Sem citar quais seriam as alternativas, ele deixou claro, no entanto, que os países do bloco não abrem mão dos respectivos prazos de 40 e 90 dias para permanência dos animais na área habilitada e na última propriedade antes do abate. A permanência, disse ele, garante a segurança alimentar da carne, condição para venda de alimentos para os países da UE.
A idéia de um modelo de rastreabilidade mais flexível tem sido defendida pelo ministro da Agricultura, Reinhold Stephanes. Ontem, após reunir-se com o secretário de Defesa Agropecuária, Inácio Kroetz, Van Goethem mostrou-se surpreso com os questionamentos dos jornalistas sobre a mudança desejada por Stephanes. O assunto não foi tratado ontem.

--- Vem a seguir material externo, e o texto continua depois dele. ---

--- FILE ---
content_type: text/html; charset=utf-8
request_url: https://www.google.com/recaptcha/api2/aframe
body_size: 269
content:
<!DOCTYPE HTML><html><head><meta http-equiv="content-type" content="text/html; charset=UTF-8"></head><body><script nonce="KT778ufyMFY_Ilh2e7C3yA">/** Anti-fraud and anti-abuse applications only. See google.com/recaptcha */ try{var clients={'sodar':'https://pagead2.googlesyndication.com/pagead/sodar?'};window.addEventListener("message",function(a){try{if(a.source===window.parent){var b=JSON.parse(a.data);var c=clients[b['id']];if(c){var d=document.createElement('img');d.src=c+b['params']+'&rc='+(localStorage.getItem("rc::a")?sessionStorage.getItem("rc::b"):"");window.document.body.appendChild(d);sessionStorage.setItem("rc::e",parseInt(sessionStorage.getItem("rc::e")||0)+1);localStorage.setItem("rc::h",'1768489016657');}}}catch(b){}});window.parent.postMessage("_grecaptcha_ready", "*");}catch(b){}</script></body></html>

Em nota, Stephanes disse que, antes de tudo, o objetivo do ministério é ''readquirir a confiança do bloco europeu no trabalho sanitário desenvolvido pelo Brasil''. Ele lembrou ainda que as regras em vigor, classificadas como inexequíveis pela iniciativa privada, precisam ser cumpridas. ''É necessário destacar que, se assumimos regras, temos que cumpri-las e se tivermos dificuldades em alguns pontos, eles deverão ser negociados'', avaliou.
Van Goethem lembrou que os europeus exigem do Brasil ''apenas'' a rastreabilidade da carne, procedimento mais flexível se comparado às normas aplicadas aos alimentos produzidos no bloco, entre eles leite e queijo.